リバーでの遅延Cベット(動的ボード)
River Delayed C-Bet on Dynamic Board
プリフロップレイザーがフロップとターンの両方をチェックした後、動的ボード構造の変化を利用してリバーで継続ベットを行い、バリューを得るかフォールドを強いる戦略。
概要
リバーでの遅延継続ベット(ダイナミックボード)は、プリフロップレイザーがフロップとターンの両方をチェックし(遅延c-bet)、その後ボードの構造に基づいてリバーでベットする高度なポストフロップ戦略です。この戦略の核心は、リバーのボード構造の変化を活用して主導権を再獲得し、相手のレンジの脆弱な部分を突くことにあります。
適用シナリオ
- ダイナミックボードの定義: フロップ、ターン、リバーのうち少なくとも2枚のカードがストレートやフラッシュの可能性を生み出し、リバーでドローの結果が変わる可能性があるボードを指します(例:ストレートドローの完成、フラッシュドローの完成、ペアの出現)。典型的な例:フロップ K♠9♥2♦(レインボー)、ターン 8♣(フラッシュドローなし)、リバー J♣(Q-10 のストレート可能性)。

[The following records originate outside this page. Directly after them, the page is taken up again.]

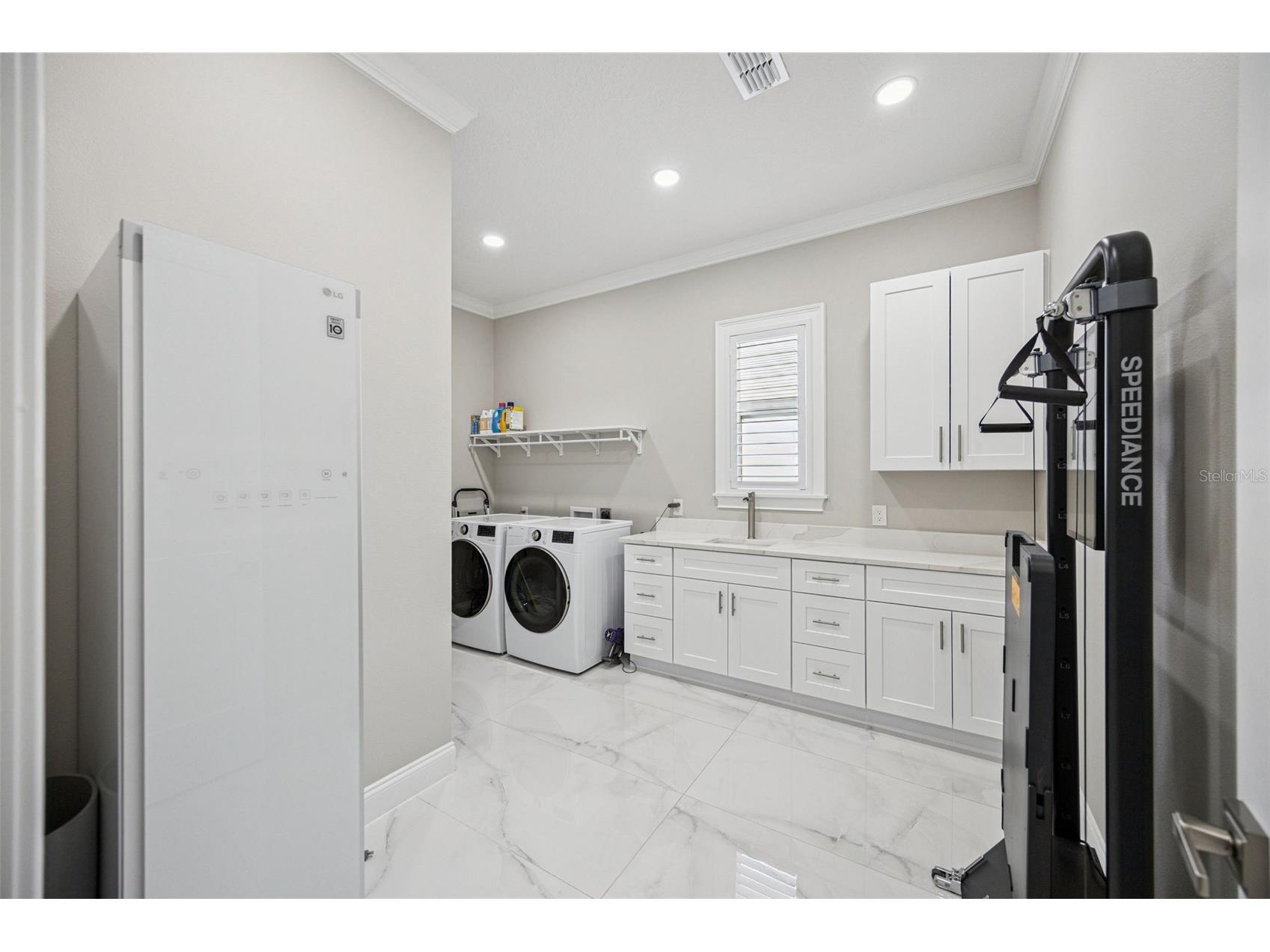 1620 Bowman Street Clermont FL 34711 O6400144 image23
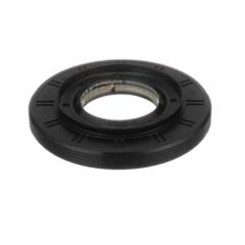 Estopera Xtra Grande Lavadora LG - Mds62058301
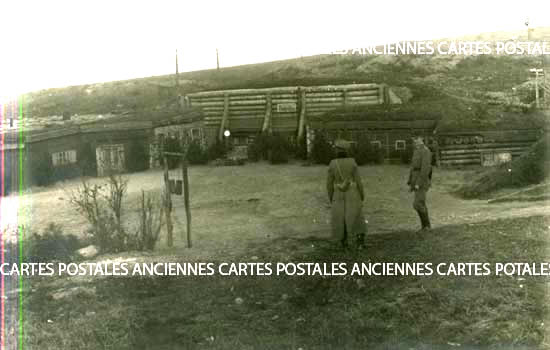 Cartes postales anciennes > CARTES POSTALES > carte postale ancienne > cartes-postales-ancienne.com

- 相手のレンジ分析: 相手もフロップとターンを頻繁にチェックする場合、そのレンジが弱いかドロー主体であることを示しています。リバーでの遅延c-betは、特にリバーでドローが完成した場合に、相手がコールしづらくなる傾向を利用できます。
- ハンド強度の考慮: ベット側は通常、中程度の強さの出来上がったハンド(例:トップペアの弱いキッカー、ツーペア)か、ブラフ(例:未完成のドロー)を持っています。バリューベットは弱いハンドからのコールを得られ、ブラフは中程度のハンドをフォールドさせられます。
戦略ポイント
- ダイナミックボードの活用: リバーでストレートやフラッシュが可能になる場合、遅延c-betはより脅威になります。例えば、フロップ J-T-6、ターン 3、リバー Q で多くのストレートドローが完成します。ここでのベットは完成したストレートを表現できます。
- ベットサイズ: 通常、ポットの50%~75%で、バリューとブラフのバランスを取ります。サイズが大きすぎたり小さすぎたりすると、レンジが露呈する恐れがあります。
- 頻度コントロール: 全てのリバーで使用せず、相手の傾向や自分のレンジに応じて調整します。使いすぎると搾取されやすくなります。
注意点
- スタティックボードでは避ける: リバーがブランクのレインボーボードでは、相手がコールしやすくなり、遅延c-betの効果が低下します。
- ポジションを考慮: ポジションがある場合、遅延c-betはより効果的です。相手のアクションを観察してから判断できるためです。
- レンジを調整: 相手がフロップやターンで頻繁にコールする場合、ブラフの割合を減らし、バリュー主体のアプローチにシフトします。